→ Article
▼

First off, let me start off with a map, so you can orient yourselves...

NOLA map
I've marked off some of the major points of interest. I'll refer to them as they come up in the narrative.

Mulate'sOk, so: day one, I landed in New Orleans and checked into the Hilton (the official hotel of the conference, marked on the map as point B). (If you weren't aware, I was going to the Red Hat Summit.) One thing I noticed about New Orleans, or at least "uptown" (I believe that's the neighborhood where the airport is near), is that it's full of bridges, hills, underpasses... I've never seen a city where so many roads cross over and under each other. The road out there is almost never flat, it's always curving up, stretching over one road, diving under another, elevated over a river or stream... it's interesting. We drove by Tchoupitoulas, which I have no idea how to pronounce, and finally arrived at the hotel. After checking in, I got settled in briefly and then headed down to the registration desk to get my conference materials and then went to the opening reception, which was a nice, quiet affair. There were a couple hundred people, maybe, and decent free food and free drink, which was nice. There wasn't much socialization going on, as everyone was new to each other and newly arrived, but I met a few people and also managed to meet up with spot, which was cool.

After the official activities, spot and Jack and Jeremy and I went out to dinner at Brennan's (map location H), which is ridiculously overpriced and overrated. It has a coveted "5 beans", which is the highest rating the Times Picayune gives out to restaurants, and it deserves almost none of them. My entree was $32 and was nothing but a piece of fish and some crab and shrimp, not particularly well prepared, and really bland. Boring. Ugh. The turtle soup I started off with was decent, but at $8 a bowl, it ought to be. We went back to the hotel after dinner and went back to our rooms to relax.

The second day started with breakfast. I think I got there around 7:30, ate, and then went to the opening keynotes, which were at 8:30. Matthew Szulik, president and CEO of Red Hat, started off with a decent speech and then brought out a choir and sang with them. (*shudder*) Still, it was an interesting way to start. Then some yutz from HP spoke, and finally the keynotes wrapped with a somewhat interesting speech by John Buckman, head of Magnatune. I attended conference sessions for the rest of the day, and finally at 7 went to the first real party, this one sponsored by HP.

RHS ice sculptureHP had "Casino Night", where in addition to the now standard free food and booze, we were each given a chip worth "$1000" (fake money) and were allowed to gamble at the tables they had set up around. I lost a little at baccarat (which I discovered - as the dealer taught me how to play - that it is literally complete luck, you have no influence over the outcome at all), and then lost a little more at blackjack (around $400 after an hour, which isn't terrible), lost another $100 as some kid ran off with one of my $100 chips when I accidentally dropped it, and then in the last minutes made a major comeback by winning big at roulette, so I ended the night with $2800 (fake money), which I had to give back as they had run out of prizes. (Lame.) There were several ice sculptures there, including one of the Red Hat logo.

After Casino Night, spot and I walked around New Orleans for about an hour, finally returning to our rooms a little after midnight (I think) and crashing. Well, after checking email. ;)

▲

→ Information provided
▼

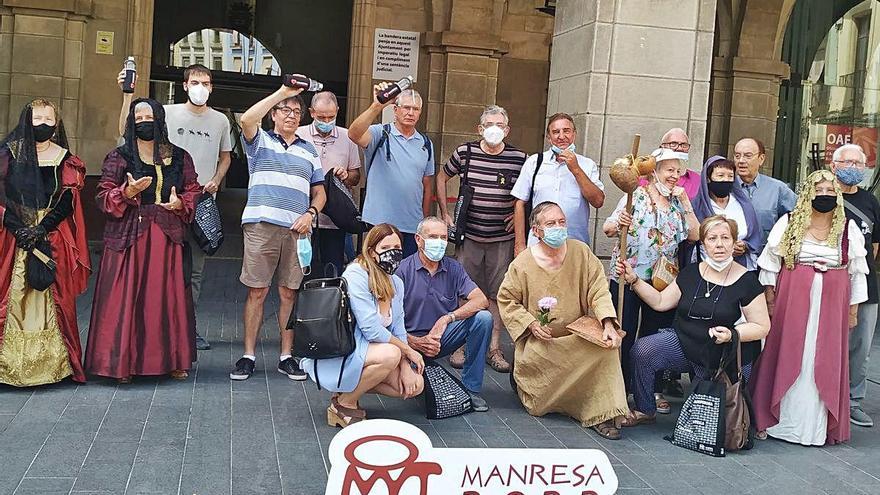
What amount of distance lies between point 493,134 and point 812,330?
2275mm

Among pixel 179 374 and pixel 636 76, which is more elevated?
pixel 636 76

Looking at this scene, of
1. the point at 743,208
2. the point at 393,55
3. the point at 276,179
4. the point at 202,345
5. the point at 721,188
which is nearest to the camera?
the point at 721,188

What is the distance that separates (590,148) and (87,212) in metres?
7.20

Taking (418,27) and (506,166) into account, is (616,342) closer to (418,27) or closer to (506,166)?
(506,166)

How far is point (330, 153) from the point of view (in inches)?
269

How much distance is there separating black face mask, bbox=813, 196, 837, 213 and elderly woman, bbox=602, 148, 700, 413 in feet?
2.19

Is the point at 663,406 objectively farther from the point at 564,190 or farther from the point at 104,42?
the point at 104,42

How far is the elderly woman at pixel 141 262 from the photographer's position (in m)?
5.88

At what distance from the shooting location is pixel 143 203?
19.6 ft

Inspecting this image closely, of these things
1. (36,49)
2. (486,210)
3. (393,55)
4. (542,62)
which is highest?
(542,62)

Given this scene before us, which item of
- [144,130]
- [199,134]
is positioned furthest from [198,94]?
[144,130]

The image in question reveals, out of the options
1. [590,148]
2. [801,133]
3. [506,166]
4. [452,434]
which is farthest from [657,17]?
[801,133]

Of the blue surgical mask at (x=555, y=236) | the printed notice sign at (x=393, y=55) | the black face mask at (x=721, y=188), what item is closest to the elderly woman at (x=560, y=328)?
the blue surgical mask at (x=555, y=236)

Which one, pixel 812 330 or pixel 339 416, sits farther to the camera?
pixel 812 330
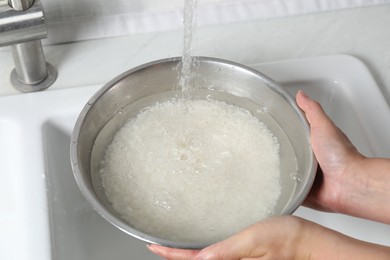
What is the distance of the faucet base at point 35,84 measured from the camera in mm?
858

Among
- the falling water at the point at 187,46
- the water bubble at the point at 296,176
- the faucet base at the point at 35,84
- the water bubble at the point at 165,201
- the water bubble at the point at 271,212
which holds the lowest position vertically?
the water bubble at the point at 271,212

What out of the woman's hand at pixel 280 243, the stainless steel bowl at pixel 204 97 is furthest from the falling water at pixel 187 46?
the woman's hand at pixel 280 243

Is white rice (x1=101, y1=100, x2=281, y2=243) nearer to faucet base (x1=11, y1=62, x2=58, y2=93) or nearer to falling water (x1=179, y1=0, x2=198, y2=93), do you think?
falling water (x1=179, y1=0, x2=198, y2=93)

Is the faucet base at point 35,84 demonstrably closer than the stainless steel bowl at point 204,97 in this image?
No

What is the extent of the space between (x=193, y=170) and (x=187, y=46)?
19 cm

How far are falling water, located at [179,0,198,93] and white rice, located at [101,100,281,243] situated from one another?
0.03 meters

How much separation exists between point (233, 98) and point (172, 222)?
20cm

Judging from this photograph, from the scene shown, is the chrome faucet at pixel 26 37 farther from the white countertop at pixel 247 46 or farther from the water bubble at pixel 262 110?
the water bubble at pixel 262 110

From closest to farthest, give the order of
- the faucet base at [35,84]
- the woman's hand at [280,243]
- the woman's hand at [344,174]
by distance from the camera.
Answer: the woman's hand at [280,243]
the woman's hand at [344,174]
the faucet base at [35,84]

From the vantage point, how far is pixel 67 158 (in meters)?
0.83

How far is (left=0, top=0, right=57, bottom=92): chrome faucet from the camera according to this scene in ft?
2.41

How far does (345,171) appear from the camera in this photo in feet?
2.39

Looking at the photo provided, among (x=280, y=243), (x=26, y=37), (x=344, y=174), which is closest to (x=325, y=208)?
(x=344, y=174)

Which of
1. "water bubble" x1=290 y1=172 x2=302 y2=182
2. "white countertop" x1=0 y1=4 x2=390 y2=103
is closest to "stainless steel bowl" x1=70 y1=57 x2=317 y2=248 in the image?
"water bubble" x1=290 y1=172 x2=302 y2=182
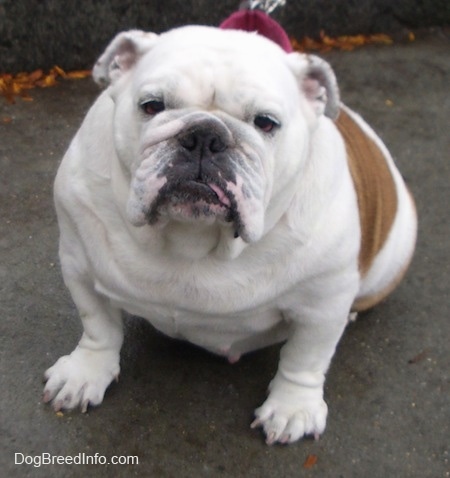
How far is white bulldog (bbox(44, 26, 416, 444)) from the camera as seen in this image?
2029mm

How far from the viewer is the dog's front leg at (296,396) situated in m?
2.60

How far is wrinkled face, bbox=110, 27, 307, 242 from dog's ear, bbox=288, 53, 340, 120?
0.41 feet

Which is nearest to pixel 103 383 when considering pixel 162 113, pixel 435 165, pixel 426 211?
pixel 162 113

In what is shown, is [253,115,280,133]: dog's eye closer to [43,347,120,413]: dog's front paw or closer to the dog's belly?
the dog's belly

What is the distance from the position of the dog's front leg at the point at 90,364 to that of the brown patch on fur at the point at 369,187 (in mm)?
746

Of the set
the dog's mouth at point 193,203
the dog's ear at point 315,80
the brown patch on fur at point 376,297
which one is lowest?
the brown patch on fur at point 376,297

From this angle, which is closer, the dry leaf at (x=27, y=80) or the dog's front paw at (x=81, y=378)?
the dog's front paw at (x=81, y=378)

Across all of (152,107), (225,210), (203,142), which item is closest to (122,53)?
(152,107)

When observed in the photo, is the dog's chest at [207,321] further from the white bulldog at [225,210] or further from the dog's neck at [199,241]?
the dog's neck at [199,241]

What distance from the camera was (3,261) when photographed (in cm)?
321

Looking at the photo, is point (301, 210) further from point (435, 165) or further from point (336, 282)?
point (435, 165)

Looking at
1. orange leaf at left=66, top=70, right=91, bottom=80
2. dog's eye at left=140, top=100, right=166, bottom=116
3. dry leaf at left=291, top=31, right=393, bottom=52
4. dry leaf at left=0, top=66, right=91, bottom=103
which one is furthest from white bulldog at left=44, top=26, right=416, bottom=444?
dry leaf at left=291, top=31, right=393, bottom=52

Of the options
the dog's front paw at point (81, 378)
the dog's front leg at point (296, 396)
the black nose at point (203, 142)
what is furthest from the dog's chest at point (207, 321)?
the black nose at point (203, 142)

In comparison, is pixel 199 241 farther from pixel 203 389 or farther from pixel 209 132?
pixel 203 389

▲
▼

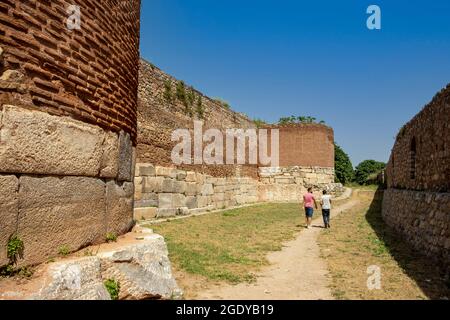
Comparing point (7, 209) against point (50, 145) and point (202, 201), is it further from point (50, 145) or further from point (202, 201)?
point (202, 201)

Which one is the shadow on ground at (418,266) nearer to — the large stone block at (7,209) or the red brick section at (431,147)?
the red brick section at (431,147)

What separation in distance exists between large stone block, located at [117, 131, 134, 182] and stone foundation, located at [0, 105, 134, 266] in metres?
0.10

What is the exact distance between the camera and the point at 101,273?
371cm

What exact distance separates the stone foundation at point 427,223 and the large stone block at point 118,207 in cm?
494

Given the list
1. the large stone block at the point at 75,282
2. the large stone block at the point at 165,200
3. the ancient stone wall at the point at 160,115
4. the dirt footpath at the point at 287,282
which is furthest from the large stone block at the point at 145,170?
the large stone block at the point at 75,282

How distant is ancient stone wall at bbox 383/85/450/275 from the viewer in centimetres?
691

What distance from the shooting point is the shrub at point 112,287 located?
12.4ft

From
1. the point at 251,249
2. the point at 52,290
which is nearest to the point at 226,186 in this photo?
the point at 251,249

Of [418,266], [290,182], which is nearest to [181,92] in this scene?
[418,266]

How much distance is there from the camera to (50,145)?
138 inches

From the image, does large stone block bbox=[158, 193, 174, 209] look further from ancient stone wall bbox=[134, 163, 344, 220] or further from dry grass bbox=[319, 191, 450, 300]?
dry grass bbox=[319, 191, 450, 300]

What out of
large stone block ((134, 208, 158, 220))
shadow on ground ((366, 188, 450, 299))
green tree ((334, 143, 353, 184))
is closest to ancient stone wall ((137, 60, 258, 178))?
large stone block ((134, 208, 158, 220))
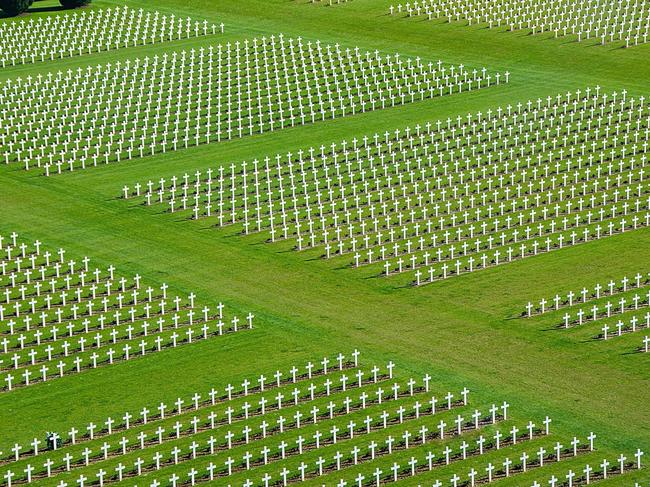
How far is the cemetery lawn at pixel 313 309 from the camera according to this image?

▲

→ Exercise aim
Sum up the post above in three sentences.

→ Correct answer
The writer flew to New Orleans for the Red Hat Summit, checked into the Hilton, and went to a quiet opening reception with free food and drink. Dinner that night at Brennan's was overpriced and bland, though the turtle soup was decent. The next day brought keynotes, including Red Hat's CEO singing with a choir, then conference sessions and HP's Casino Night, where a late roulette win left the writer with $2800 in fake money before a walk around the city with spot.